TASK SET ::
1 > According to the passage about the radio program, on what date did the program come to an end?
2 > From the passage about the radio program, set down word for word the text starting with "In 1937, at" and going on through "Philip Morris cigarettes.".

GIVEN PASSAGE ::

┄┄┄┄┄┄┄┄┄┄┄┄┄┄┄┄┄┄┄┄

On this program, the American listening audience heard many future stars for the first time, as it introduced such talents as Milton Berle, Burns and Allen, Alice Faye, the Mills Brothers, Joe Penner, Kate Smith and Red Skelton. Gloria Swanson and Vincent Price made their radio debuts on the show. Other guests included Ray Bolger, James Cagney, Fanny Brice, Ilka Chase, Helen Hayes, Leslie Howard, Bert Lahr, Ethel Merman, Margaret Sullavan, Fay Wray and A. A. Milne. Edgar Bergen became the first ventriloquist to successfully perform on national radio when he and Charlie McCarthy initially appeared on Rudy's show on December 17, 1936. Subsequent appearances led to their inclusion on The Chase and Sanborn Hour in May 1937.
In 1937, at Vallée's insistence, Louis Armstrong hosted the show during Vallée's summer vacation. This made Armstrong the first African American to host a national network program.

==Title change==
In the 1936–39 run as The Royal Gelatin Hour, guests included Noël Coward, Bob Hope, Willie Howard, Gertrude Lawrence, Pat O'Brien, Carmen Miranda, Tyrone Power, Tommy Riggs and Betty Lou, Peter Lorre, Ed Wynn and Roland Young. The yeast and gelatin products were both made by Standard Brands, so the sponsorship remained the same.

The program came to an end on September 28, 1939. Vallée continued on NBC with sponsors Sealtest, Kraft Foods, Procter & Gamble's Drene Shampoo and Philip Morris cigarettes.

┄┄┄┄┄┄┄┄┄┄┄┄┄┄┄┄┄┄┄┄

MATERIAL PROVIDED ::
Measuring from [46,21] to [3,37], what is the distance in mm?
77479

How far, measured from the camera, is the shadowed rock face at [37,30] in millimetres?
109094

┄┄┄┄┄┄┄┄┄┄┄┄┄┄┄┄┄┄┄┄

PER-TASK OUTPUTS ::
1 > September 28, 1939

2 >
In 1937, at Vallée's insistence, Louis Armstrong hosted the show during Vallée's summer vacation. This made Armstrong the first African American to host a national network program.

==Title change==
In the 1936–39 run as The Royal Gelatin Hour, guests included Noël Coward, Bob Hope, Willie Howard, Gertrude Lawrence, Pat O'Brien, Carmen Miranda, Tyrone Power, Tommy Riggs and Betty Lou, Peter Lorre, Ed Wynn and Roland Young. The yeast and gelatin products were both made by Standard Brands, so the sponsorship remained the same.

The program came to an end on September 28, 1939. Vallée continued on NBC with sponsors Sealtest, Kraft Foods, Procter & Gamble's Drene Shampoo and Philip Morris cigarettes.